• **Short task**
Write out exactly the lines from the one with "Place these from" through the last line. Pictures stay out.

[Spatial question records]
☆ ☆ ☆
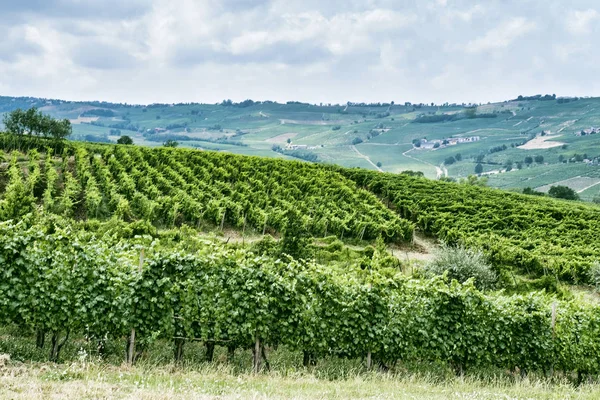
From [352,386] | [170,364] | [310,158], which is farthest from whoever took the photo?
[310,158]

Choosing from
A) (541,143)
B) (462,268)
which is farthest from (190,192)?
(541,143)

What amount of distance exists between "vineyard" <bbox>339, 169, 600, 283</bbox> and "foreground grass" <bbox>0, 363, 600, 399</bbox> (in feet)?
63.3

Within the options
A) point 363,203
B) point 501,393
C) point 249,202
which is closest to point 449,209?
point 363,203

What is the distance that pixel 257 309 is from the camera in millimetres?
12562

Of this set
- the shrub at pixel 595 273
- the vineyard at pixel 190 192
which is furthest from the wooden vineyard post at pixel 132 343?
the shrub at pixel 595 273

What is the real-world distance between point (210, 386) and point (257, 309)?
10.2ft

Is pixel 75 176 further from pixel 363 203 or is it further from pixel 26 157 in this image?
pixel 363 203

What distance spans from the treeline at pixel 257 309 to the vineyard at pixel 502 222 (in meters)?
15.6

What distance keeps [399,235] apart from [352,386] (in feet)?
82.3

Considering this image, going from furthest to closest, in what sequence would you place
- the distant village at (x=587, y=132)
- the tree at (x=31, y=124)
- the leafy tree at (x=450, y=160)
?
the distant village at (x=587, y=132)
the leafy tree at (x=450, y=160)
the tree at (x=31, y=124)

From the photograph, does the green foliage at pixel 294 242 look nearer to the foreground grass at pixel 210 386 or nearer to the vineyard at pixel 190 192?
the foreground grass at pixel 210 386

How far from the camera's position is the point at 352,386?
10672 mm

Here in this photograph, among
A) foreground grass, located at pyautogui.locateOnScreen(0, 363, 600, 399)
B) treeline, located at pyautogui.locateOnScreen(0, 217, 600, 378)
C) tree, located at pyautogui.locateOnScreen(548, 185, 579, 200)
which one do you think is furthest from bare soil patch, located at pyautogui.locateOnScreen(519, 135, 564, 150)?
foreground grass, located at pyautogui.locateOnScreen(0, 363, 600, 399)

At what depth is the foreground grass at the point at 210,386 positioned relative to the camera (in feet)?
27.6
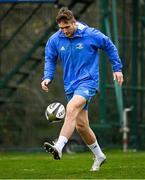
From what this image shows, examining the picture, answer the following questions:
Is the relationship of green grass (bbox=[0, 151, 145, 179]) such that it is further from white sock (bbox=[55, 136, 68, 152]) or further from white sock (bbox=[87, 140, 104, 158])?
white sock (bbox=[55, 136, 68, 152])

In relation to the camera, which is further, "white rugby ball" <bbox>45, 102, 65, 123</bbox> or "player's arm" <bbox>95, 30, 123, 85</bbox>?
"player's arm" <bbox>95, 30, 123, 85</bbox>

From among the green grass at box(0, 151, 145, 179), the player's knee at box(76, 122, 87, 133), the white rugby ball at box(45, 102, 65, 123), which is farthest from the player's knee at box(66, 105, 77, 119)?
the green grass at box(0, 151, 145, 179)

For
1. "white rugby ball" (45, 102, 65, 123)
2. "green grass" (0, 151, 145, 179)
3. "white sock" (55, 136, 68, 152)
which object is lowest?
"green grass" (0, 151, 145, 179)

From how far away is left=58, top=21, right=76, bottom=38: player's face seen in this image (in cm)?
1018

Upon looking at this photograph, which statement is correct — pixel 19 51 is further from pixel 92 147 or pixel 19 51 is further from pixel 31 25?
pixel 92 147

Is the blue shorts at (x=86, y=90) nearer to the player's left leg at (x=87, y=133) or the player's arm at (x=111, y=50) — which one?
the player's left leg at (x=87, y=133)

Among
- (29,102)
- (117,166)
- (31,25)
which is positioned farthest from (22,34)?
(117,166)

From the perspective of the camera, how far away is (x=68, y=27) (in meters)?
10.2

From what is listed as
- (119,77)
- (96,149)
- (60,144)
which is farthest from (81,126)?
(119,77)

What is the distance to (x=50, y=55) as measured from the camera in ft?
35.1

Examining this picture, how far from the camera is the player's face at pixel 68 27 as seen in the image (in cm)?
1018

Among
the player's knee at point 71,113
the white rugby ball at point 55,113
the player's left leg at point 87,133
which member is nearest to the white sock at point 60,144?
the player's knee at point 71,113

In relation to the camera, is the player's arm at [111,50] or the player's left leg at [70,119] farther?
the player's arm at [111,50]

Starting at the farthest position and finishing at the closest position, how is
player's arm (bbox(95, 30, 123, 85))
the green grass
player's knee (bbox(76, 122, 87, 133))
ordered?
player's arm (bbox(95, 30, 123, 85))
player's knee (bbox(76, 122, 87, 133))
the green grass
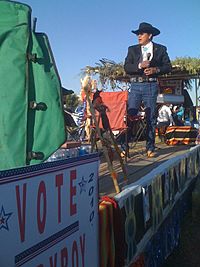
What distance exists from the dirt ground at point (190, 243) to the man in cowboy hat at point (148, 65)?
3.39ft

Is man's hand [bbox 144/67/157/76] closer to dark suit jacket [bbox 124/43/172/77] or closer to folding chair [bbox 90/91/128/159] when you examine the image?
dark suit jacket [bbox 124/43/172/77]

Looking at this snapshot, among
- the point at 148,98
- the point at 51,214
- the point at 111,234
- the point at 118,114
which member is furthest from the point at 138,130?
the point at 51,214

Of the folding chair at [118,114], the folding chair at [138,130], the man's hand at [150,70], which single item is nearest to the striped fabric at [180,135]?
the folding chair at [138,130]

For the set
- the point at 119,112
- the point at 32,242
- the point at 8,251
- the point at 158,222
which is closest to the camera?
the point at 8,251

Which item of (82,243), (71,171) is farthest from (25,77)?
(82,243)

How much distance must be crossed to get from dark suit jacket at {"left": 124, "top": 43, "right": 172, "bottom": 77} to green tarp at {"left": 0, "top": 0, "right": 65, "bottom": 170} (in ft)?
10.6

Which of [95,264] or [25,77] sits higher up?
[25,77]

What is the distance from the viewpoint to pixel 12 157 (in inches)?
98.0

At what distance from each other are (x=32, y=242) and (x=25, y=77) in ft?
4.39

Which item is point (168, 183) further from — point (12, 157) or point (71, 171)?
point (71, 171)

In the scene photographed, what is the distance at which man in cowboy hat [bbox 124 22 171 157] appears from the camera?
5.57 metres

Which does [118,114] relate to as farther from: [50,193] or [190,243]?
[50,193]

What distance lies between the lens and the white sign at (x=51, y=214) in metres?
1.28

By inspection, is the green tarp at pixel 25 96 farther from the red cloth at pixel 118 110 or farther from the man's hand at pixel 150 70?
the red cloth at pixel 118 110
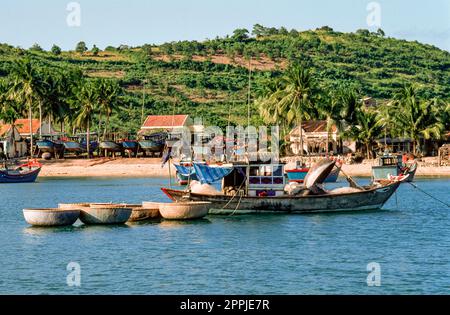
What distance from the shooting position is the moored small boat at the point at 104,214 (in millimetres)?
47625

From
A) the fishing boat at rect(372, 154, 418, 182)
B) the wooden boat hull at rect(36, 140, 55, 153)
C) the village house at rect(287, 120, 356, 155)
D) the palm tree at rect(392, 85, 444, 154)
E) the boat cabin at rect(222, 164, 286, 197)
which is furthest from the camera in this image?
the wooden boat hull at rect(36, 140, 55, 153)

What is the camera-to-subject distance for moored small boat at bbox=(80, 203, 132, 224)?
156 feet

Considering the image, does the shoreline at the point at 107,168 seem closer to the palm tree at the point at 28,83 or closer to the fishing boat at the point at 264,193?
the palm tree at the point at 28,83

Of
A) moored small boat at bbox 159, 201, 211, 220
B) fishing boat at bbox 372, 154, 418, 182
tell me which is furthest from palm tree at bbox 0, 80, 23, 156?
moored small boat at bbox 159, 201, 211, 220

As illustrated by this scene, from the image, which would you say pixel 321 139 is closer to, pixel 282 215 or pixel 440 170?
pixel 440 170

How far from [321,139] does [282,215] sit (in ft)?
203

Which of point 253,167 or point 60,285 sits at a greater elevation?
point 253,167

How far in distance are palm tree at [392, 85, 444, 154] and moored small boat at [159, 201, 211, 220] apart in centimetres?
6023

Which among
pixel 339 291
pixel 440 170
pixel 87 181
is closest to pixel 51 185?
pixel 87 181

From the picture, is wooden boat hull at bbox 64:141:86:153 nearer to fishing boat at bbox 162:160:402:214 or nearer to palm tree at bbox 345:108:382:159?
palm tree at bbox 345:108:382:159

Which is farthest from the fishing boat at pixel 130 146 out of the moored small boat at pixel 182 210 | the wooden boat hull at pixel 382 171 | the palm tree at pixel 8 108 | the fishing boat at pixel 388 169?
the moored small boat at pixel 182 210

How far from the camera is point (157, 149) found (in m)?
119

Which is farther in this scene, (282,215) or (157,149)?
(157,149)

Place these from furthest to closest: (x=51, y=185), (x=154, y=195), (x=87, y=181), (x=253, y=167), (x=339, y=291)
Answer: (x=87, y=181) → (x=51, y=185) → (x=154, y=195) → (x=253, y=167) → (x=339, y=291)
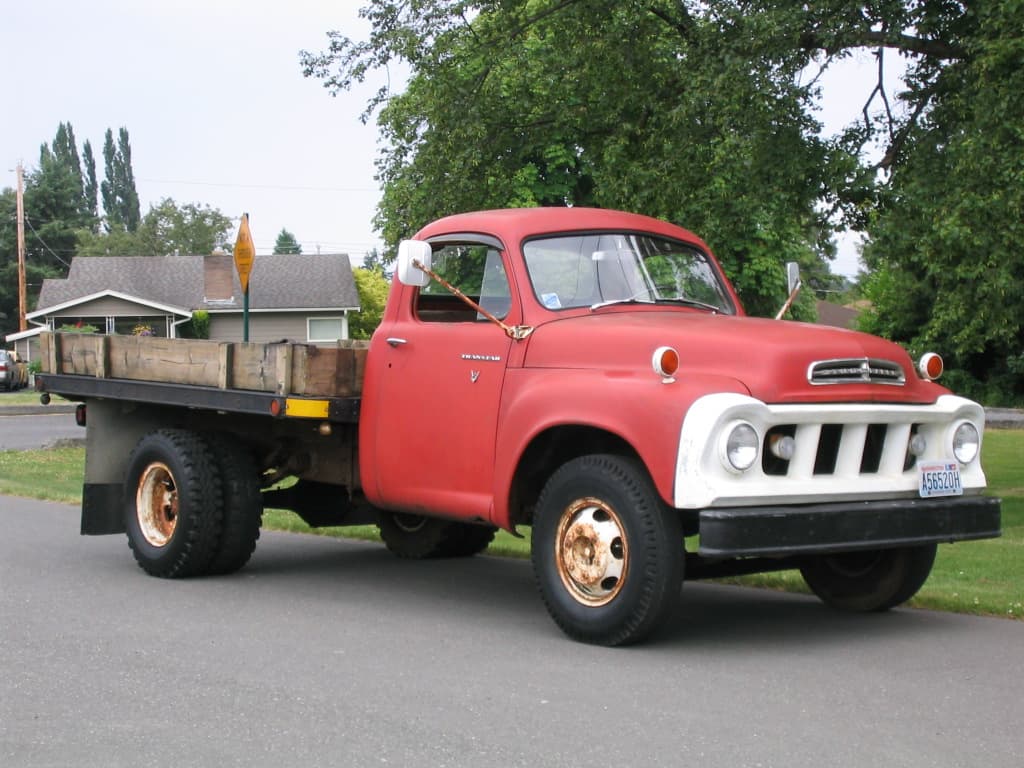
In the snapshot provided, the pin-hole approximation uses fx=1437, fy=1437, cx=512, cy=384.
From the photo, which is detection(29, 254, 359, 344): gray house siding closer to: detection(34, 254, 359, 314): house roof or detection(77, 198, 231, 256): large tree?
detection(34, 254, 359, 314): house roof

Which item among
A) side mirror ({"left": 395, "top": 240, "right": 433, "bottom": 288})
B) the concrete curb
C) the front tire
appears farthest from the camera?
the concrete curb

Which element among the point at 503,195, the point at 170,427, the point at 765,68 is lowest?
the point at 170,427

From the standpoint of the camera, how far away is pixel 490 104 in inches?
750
☆ ☆ ☆
• **Solution to the problem**
Place these from furthest to closest: (x=51, y=185), (x=154, y=195), (x=87, y=181), (x=253, y=167), (x=339, y=291)
Answer: (x=87, y=181) → (x=51, y=185) → (x=154, y=195) → (x=253, y=167) → (x=339, y=291)
In the snapshot provided, the pin-hole approximation uses fx=1437, fy=1437, cx=512, cy=384.
From the photo, which is detection(29, 254, 359, 344): gray house siding closer to: detection(34, 254, 359, 314): house roof or detection(77, 198, 231, 256): large tree?
detection(34, 254, 359, 314): house roof

Which item among
A) side mirror ({"left": 395, "top": 240, "right": 433, "bottom": 288})
B) the concrete curb
C) the front tire
appears farthest from the camera?
the concrete curb

Which element among the point at 503,195, the point at 170,427, the point at 765,68 is lowest?
the point at 170,427

From the standpoint of the camera, how far away is pixel 490 104 in inches?
750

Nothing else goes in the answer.